Kruzifix Noch-Stadträtin und Piratin fordert Abnahme des Kreuzes im Sitzungssaal des Stadtrates

Ewa Tuora-Schwierskott von den Piraten bei einer Nackt-Demo gegen den US-Botschafter. Foto: HildebrandEwa Tuora-Schwierskott von den Piraten bei einer Nackt-Demo gegen den US-Botschafter. Foto: Hildebrand

Erst kürzlich forderten die Linken im Stadtrat, die Stadt solle die etwa 120 kirchlichen Kindergärten übernehmen. Jetzt fordert die Noch-Stadträtin der Piraten, das Kreuz im Sitzungssaal abzunehmen.

REGENSBURG In Deutschland existiert eine von der Verfassung garantierte religiös-weltanschauliche Neutralität des Staates. Dies bedeutet, dass der Staat keine Religion oder Weltanschauung bevorzugen oder benachteiligen darf.

Dies sieht die Piratin und Stadträtin Ewa Tuora-Schwierskott, wie auch die Piratenpartei, im Regensburger Stadtrat durch ein im Sitzungssaal aufgehängtes Kruzifix nicht gegeben. In einem offenen Brief an den noch amtierenden Oberbügermeister Schaidinger stellt sie die rechtliche Sachlage dar und fordert die Überprüfung der Rechtmässigkeit der Anbringung des Kruzifixes im Regensburger Stadtrat.

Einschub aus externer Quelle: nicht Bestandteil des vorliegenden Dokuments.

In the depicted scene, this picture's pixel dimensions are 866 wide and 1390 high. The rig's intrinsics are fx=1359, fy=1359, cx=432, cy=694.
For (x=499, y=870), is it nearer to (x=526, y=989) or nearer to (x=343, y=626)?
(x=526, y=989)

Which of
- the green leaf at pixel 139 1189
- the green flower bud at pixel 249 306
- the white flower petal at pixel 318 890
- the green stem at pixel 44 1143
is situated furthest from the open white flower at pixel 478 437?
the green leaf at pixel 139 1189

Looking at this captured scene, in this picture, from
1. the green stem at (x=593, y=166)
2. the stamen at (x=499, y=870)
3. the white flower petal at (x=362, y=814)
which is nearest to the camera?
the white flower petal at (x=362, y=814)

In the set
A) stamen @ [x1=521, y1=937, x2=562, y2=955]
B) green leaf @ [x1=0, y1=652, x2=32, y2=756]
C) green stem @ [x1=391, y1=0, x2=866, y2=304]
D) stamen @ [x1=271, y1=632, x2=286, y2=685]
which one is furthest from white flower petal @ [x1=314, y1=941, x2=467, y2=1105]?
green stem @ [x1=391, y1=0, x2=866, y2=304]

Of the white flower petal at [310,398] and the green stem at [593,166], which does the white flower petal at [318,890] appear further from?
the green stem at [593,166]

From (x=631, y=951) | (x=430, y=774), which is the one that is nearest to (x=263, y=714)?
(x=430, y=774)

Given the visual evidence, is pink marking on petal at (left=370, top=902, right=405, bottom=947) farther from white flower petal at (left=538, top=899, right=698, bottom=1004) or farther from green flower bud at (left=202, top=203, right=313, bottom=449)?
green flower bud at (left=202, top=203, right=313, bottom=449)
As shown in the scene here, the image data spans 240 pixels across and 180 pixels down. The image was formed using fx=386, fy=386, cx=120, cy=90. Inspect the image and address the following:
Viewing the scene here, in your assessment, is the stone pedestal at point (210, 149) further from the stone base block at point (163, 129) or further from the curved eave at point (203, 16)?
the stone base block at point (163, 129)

Die Juristin, welche seit einiger sich Zeit mit Religionsfreiheit und Gewissensfreiheit in Deutschland, USA und Polen beschäftigt, kommentiert dies: "Sollten Stadträte mit dem Kruzifix nicht einverstanden sein, so bleibt ihnen nur die Möglichkeit Widerspruch dagegen einzulegen. Durch diesen Widerspruch offenbaren sie zwangsläufig ihre religiöse oder weltanschauliche Überzeugung. Diese Art Konfrontationen sind mit der Neutralität des Staates nicht vereinbar und mit Verfassungsnormen nicht konform. Ein Sitzungssaal eines Stadtrates hat politische und keine religiöse Funktionen zu erfüllen."